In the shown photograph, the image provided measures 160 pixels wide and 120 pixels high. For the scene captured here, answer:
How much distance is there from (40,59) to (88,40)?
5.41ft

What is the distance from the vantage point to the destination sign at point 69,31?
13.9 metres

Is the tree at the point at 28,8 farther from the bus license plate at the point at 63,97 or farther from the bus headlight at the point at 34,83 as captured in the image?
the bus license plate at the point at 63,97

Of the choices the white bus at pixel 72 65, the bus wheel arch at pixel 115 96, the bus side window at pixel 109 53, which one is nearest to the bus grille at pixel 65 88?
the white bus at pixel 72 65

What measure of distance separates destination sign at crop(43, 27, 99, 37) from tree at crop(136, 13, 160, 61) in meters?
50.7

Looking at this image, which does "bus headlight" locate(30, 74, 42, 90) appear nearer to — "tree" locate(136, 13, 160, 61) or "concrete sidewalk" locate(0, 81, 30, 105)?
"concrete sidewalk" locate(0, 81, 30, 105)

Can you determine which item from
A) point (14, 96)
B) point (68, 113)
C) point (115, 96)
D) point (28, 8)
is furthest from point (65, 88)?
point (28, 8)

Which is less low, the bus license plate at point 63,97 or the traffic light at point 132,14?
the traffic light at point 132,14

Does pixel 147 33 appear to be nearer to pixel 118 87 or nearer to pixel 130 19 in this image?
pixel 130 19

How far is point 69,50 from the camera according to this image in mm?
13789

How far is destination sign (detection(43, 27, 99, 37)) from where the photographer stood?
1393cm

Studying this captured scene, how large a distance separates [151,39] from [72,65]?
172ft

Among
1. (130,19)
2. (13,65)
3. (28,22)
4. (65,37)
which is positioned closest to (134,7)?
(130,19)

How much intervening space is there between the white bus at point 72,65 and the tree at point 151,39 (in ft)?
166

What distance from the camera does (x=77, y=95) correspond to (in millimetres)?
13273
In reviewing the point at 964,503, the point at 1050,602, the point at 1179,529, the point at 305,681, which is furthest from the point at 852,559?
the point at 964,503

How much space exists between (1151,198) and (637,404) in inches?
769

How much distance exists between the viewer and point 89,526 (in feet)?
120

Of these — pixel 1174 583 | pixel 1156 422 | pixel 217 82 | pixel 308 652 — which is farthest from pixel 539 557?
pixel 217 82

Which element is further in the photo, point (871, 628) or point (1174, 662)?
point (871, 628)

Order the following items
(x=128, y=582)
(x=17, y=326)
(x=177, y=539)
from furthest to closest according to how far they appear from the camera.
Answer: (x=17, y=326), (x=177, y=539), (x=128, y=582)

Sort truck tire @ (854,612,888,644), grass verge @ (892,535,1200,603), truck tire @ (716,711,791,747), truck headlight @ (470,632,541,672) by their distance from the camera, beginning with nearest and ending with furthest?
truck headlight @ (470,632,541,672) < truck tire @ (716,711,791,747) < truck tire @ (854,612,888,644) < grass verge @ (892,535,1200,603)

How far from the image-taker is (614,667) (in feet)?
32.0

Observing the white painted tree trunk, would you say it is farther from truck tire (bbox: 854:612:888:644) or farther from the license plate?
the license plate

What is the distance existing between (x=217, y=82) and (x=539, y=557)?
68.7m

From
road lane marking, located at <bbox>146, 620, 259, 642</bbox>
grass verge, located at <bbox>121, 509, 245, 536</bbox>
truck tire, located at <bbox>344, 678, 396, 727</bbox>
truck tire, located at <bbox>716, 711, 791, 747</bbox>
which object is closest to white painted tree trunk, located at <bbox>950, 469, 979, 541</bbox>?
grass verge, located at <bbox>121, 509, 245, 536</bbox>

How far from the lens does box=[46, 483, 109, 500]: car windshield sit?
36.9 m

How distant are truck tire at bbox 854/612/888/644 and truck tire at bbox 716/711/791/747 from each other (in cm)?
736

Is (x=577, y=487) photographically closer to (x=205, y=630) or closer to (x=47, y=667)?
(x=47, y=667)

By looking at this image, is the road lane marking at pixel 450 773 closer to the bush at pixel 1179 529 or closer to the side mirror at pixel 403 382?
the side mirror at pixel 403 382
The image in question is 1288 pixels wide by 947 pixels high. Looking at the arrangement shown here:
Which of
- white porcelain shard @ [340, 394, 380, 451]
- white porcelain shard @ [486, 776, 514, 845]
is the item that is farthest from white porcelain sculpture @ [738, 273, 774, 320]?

**Task objective:** Copy the listing word for word, starting at the line that contains "How far from the image-taker" and ending with the last line of the listing, both included.

**Solution to this problem:**
How far from the image-taker is (614,667) (in feet)?
32.0

Observing the white painted tree trunk, would you say it is farther from truck tire (bbox: 854:612:888:644) or farther from the license plate?
the license plate

What is the distance existing between (x=217, y=82) and (x=539, y=557)?
68.7m

From
road lane marking, located at <bbox>146, 620, 259, 642</bbox>
grass verge, located at <bbox>121, 509, 245, 536</bbox>
truck tire, located at <bbox>344, 678, 396, 727</bbox>
truck tire, located at <bbox>716, 711, 791, 747</bbox>
which object is closest to white painted tree trunk, located at <bbox>950, 469, 979, 541</bbox>?
grass verge, located at <bbox>121, 509, 245, 536</bbox>

How far from the lens does box=[46, 483, 109, 500]: car windshield sit?
36.9 m

How distant are truck tire at bbox 854/612/888/644 and truck tire at bbox 716/711/791/747 from each other (in cm)?
736

Is (x=577, y=487) photographically closer to (x=205, y=630) or closer to (x=47, y=667)?
(x=47, y=667)

By looking at this image, is the road lane marking at pixel 450 773 closer to the bush at pixel 1179 529 or closer to the side mirror at pixel 403 382?
the side mirror at pixel 403 382
The image in question is 1288 pixels wide by 947 pixels high. Looking at the arrangement shown here:
Which of
- white porcelain shard @ [340, 394, 380, 451]
- white porcelain shard @ [486, 776, 514, 845]
is the item that is farthest from white porcelain sculpture @ [738, 273, 774, 320]?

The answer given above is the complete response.